[AIM]: Reproduce every row below word for word, leaving out the pictures.

Begin

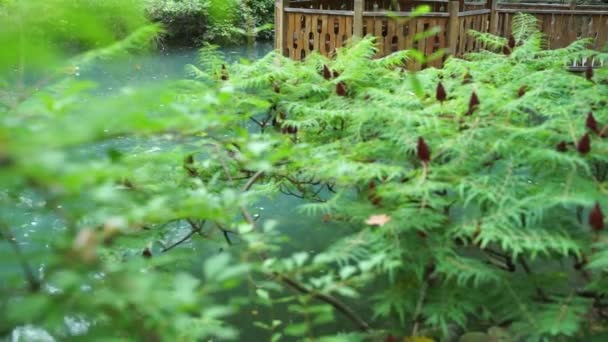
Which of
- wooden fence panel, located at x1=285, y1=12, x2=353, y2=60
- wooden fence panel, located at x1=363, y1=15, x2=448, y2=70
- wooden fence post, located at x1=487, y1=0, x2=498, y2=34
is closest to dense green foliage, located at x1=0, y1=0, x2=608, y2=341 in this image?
wooden fence panel, located at x1=363, y1=15, x2=448, y2=70

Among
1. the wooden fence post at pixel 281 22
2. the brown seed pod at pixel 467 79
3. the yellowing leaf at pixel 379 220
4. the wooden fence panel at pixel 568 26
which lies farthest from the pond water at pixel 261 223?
the wooden fence panel at pixel 568 26

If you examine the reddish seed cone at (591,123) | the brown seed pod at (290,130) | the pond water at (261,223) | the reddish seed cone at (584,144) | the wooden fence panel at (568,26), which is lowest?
the pond water at (261,223)

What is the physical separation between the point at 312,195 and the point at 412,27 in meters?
4.01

End

[OUTPUT FOR THIS TASK]:
Which of
- wooden fence panel, located at x1=285, y1=12, x2=353, y2=60
- wooden fence panel, located at x1=363, y1=15, x2=448, y2=70
- wooden fence post, located at x1=487, y1=0, x2=498, y2=34
is closest to dense green foliage, located at x1=0, y1=0, x2=608, y2=341 in this image?
wooden fence panel, located at x1=363, y1=15, x2=448, y2=70

Among
1. the wooden fence post at pixel 281 22
2. the brown seed pod at pixel 467 79
3. the yellowing leaf at pixel 379 220
4. the wooden fence panel at pixel 568 26
which lies farthest from the pond water at pixel 261 223?
the wooden fence panel at pixel 568 26

If you examine the reddish seed cone at (591,123) | the brown seed pod at (290,130) | the pond water at (261,223) | the reddish seed cone at (584,144) | the wooden fence panel at (568,26), which is lowest?
the pond water at (261,223)

What is the physical separation between the point at 312,195 and the point at 412,27 in meters?
4.01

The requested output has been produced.